Dear $user
Mar. 2nd, 2006 08:12 amBy all means, after I have told you that I know nothing about $MAINRAME_APP$ because I am a desktop / network support dude, PLEASE continue to WITTER at me for 5 minutes about how you can't do any work without the $MAINFRAME_APP$ that I DO NOT SUPPORT, even though I have told you the number to call because, you know, phoning the number of the team that supports $MAINFRAME_APP$ is much harder than spending 5 minutes WITTERING ON TO ME about an app THAT I DO NOT SUPPORT AND CANNOT HELP YOU WITH.
Moron.
*seethes*
Moron.
*seethes*
no subject
Date: 2006-03-02 05:46 pm (UTC);)
*points to twitching eye*
Date: 2006-03-02 06:38 pm (UTC)*twitchtwitch*
I HOPE YOU'RE PROUD!!!!oneone!!!!eleventy!!!
no subject
Date: 2006-03-02 06:59 pm (UTC)"This is Computer Support. You have to call the number on the fax-"
"I replaced the toner but it's still not printing."
"There's a sticker on the fax machine. You have to call that number for server."
"Do you think it's broken? It was printing yesterday."
"Bang!" (gunshot and splattering of brains heard over the phone by clueless, non-listning customer)
"I'm going to call the service number on the fax machine."
no subject
Date: 2006-03-02 07:06 pm (UTC)Oh, and I know you don't support $MAINRAME_APP$, but what about $MAINRAME_APP2$, it's very similar..
no subject
Date: 2006-03-02 07:49 pm (UTC)*crawls into corner sobbing quietly*
no subject
Date: 2006-03-05 09:56 am (UTC)no subject
Date: 2006-03-02 09:25 pm (UTC)ME: Tech Support. How may I help you.
Idiot: I have a ticket in to get my printer fixed.

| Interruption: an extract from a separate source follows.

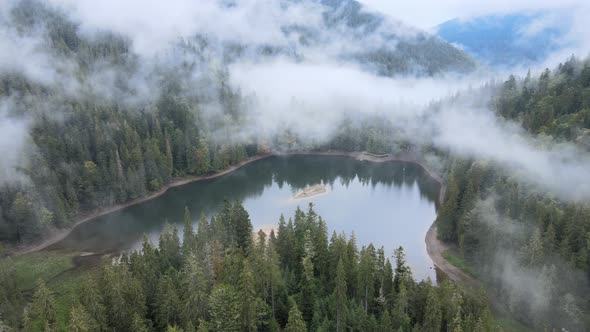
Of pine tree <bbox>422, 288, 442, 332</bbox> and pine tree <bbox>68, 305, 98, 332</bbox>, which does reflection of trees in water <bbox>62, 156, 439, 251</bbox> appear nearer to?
pine tree <bbox>68, 305, 98, 332</bbox>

When will it be fixed.
ME: (get info and look up ticket) It says that a call was put in to have a 3rd party come in to make the repair. That's all the information i have.
Idiot: But when will that be?
ME: I do not know. I don't have that information.
Idiot: But I need my printer working.
ME: I undertsand that, but I do not know what the status of this is.
Idiot: But I need to know when my printer will be fixed.
ME: I do not have that information...
This went on for about 5 minutes. Some people just do NOT wnat to hear "no" or "I don't know". They just wnat the whole bloody world to stop to fix THEIR problem! Never mind that the problem was because she put labels into a printer that she shouldn't have been putting labels into anyway, causing sticky-bits of label to get stuck inside the printer and all over the rollers.
Idiot.
no subject
Date: 2006-03-03 12:20 pm (UTC)Occasionally I get cow-orkers whining at me that "Oh, we're supposed to heeeeeelp them, we're a heeeeeelpdesk, you're not being very heeeeeelpful." To which I reply "Well here's that caller's phone number. Why don't you call them back and have a nice long chat about a problem we can't do squat about. I'm sure it will look great on your stats."
And people wonder how I can do twice their call volumes without breaking a sweat. Me, I wonder what they're spending four hours a day doing instead of their job.